Aan verzoeker is op 8 februari 2024 een disciplinaire straf opgelegd wegens fraude bij een urinecontrole vanwege een te lage kreatininewaarde. Verzoeker stelt dat hem geen bedenktijd en herhalingsonderzoek is aangeboden, terwijl hij recht heeft op 24 uur bedenktijd alsmede op een herhalingsonderzoek.

Uit de schriftelijke inlichtingen van de directeur komt naar voren dat verzoeker is bestraft voor het frauderen bij een urinecontrole. Het is juist dat verzoeker niet is gewezen op de 24 uur bedenktermijn.
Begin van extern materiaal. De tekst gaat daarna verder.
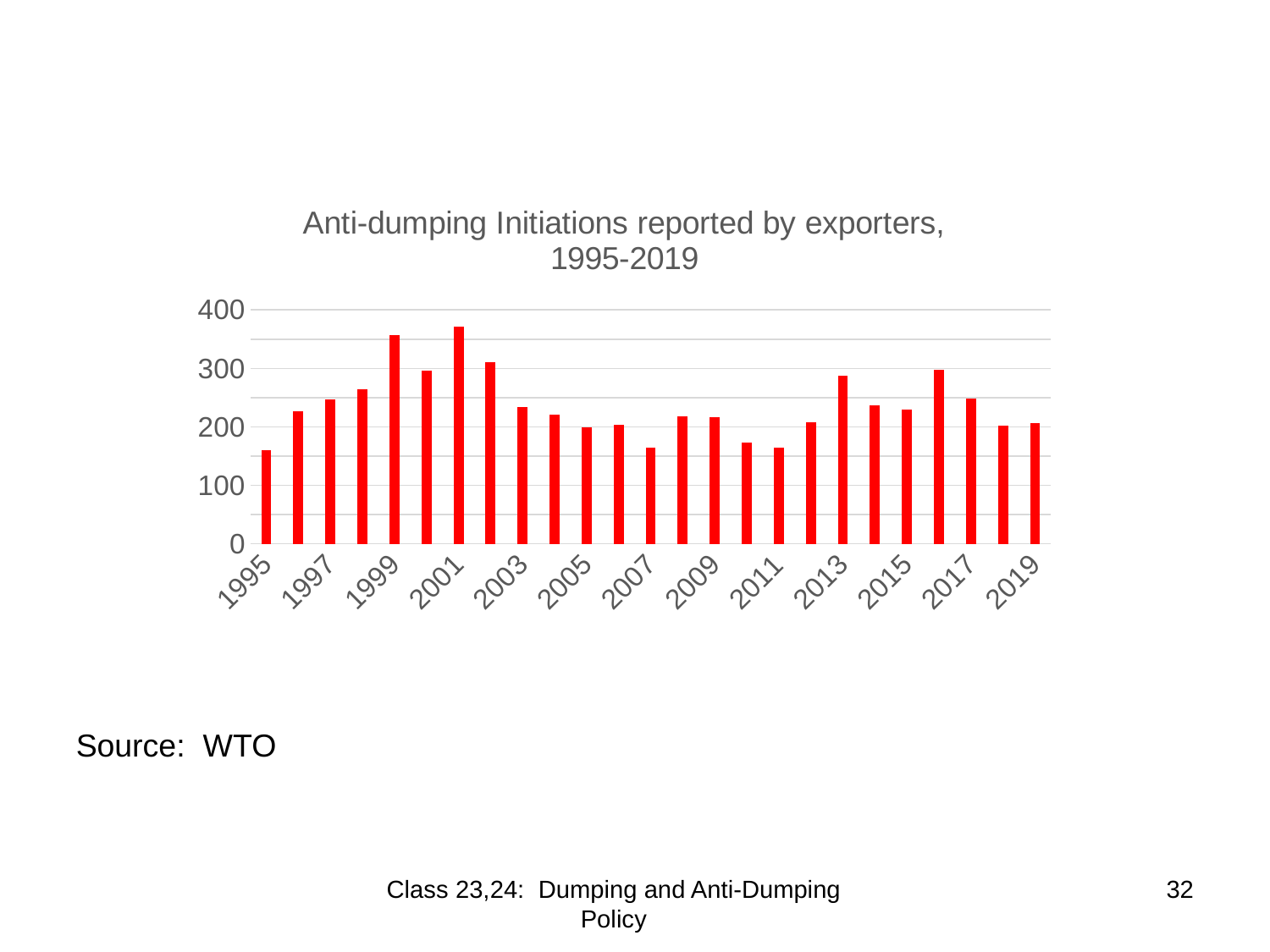
Do the values generally rise or fall from 1995 to 2001? rise Is the value for 2007 greater or less than 200? less What is the title of the chart? Anti-dumping Initiations reported by exporters, 1995-2019 How many bars (years) are plotted in the chart? 25 Is the value for 2001 greater or less than 300? greater What colour are the bars in the chart? red Which year has the larger value, 2001 or 2007? 2001 Is the value for 2013 greater or less than 200? greater What kind of chart is shown on the slide? bar chart Which year has the highest number of anti-dumping initiations? 2001 Which year has the larger value, 1999 or 2013? 1999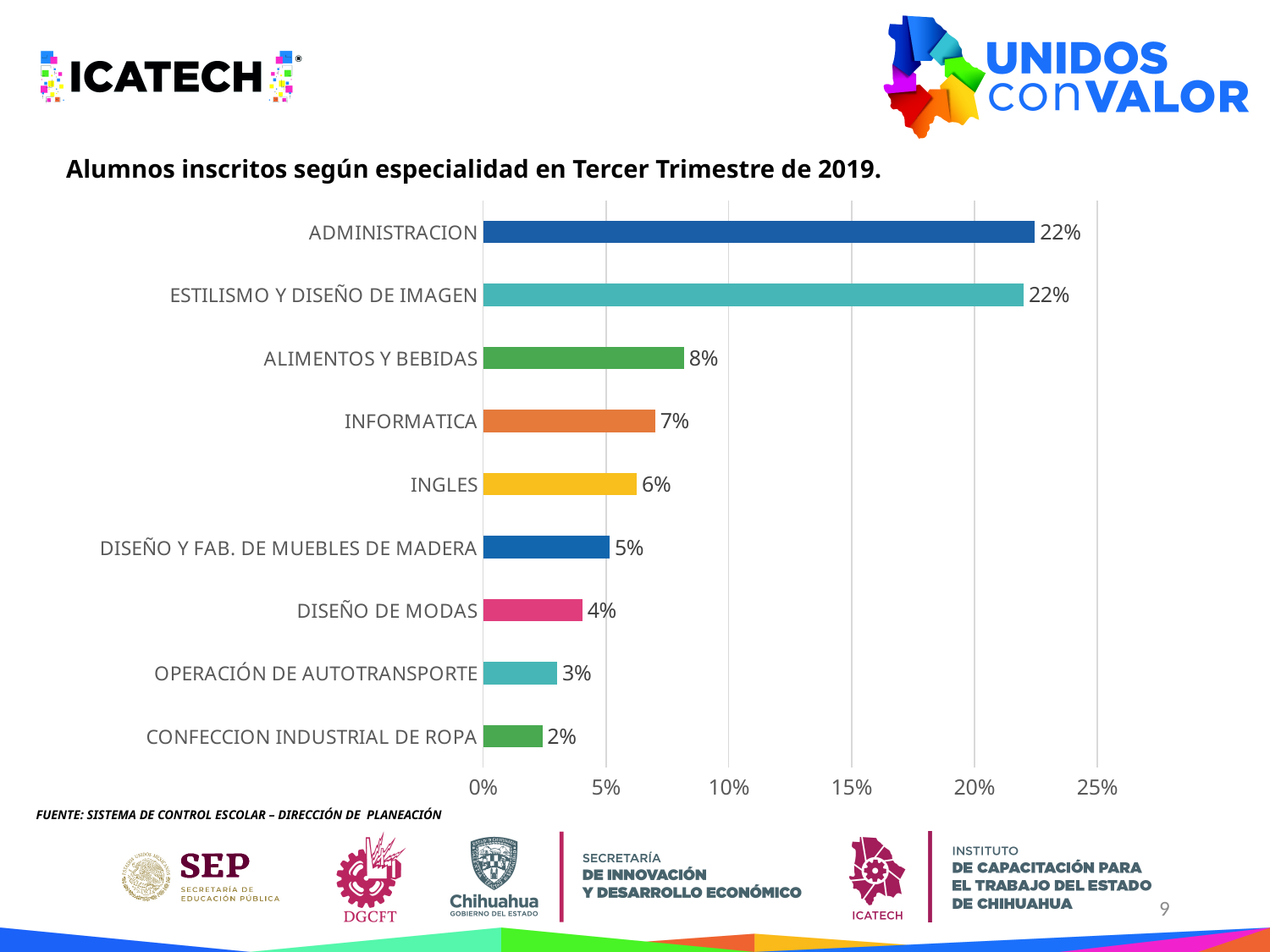
What kind of chart is shown on the slide? bar chart How many specialties are shown in the chart? 9 What is the value for ALIMENTOS Y BEBIDAS? 8% Is the value for ADMINISTRACION greater or less than 20%? greater What is the value for DISEÑO DE MODAS? 4% What is the difference between the values for ADMINISTRACION and CONFECCION INDUSTRIAL DE ROPA? 20% Which is larger, the value for INGLES or the value for DISEÑO Y FAB. DE MUEBLES DE MADERA? INGLES What is the title of the chart? Alumnos inscritos según especialidad en Tercer Trimestre de 2019. What is the difference between the values for ALIMENTOS Y BEBIDAS and INGLES? 2% What is the value for ESTILISMO Y DISEÑO DE IMAGEN? 22% Which specialty has the lowest value? CONFECCION INDUSTRIAL DE ROPA What is the value for INFORMATICA? 7%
Verzoeker heeft volgens de directeur vaker een te laag kreatininegehalte gehad, verzoeker is dan ook bekend met de procedure en hij had zelf aan kunnen geven gebruik te willen maken van het recht op bedenktijd en een herhalingsonderzoek. De directeur geeft aan dat verzoeker inderdaad geen herhalingsonderzoek is aangeboden. Volgens de directeur heeft verzoeker tijdens het gesprek met de directeur ook niet aangegeven dat hij 24 uur bedenktijd dan wel een herhalingsonderzoek wilde.

Op grond van artikel 5, tweede lid van de Regeling urinecontrole penitentiaire inrichtingen (hierna: de Regeling) wordt, indien het gebruik van gedragsbeïnvloedende middelen is geconstateerd of wanneer de gedetineerde daarom verzoekt, de uitslag van het onderzoek aan de gedetineerde bekend gemaakt. Hierbij wordt de gedetineerde gewezen op het recht op een herhalingsonderzoek. Indien de mededeling mondeling wordt gedaan, legt het personeelslid dat de mededeling heeft gedaan schriftelijk vast dat en wanneer de mededeling is gedaan. Op grond van artikel 6, eerste lid, van de Regeling heeft de gedetineerde het recht op een herhalingsonderzoek.

Uit de stukken komt naar voren dat verzoeker – in strijd met het bepaalde in artikel 5 en artikel 6 van de Regeling – niet is gewezen op zijn recht op een herhalingsonderzoek waardoor de tenuitvoerlegging van de bestreden beslissing voor schorsing in aanmerking komt. Het verzoek zal daarom worden toegewezen.

 

 

3. De uitspraak
De voorzitter wijst het verzoek toe en schorst de tenuitvoerlegging van de bestreden beslissing met onmiddellijke ingang tot het moment waarop de beklagcommissie op het onderliggende beklag heeft beslist.


Deze uitspraak is op 9 februari 2024 gedaan door mr. R.H. Koning, voorzitter, bijgestaan door mr. Y.P. Schleijpen, secretaris.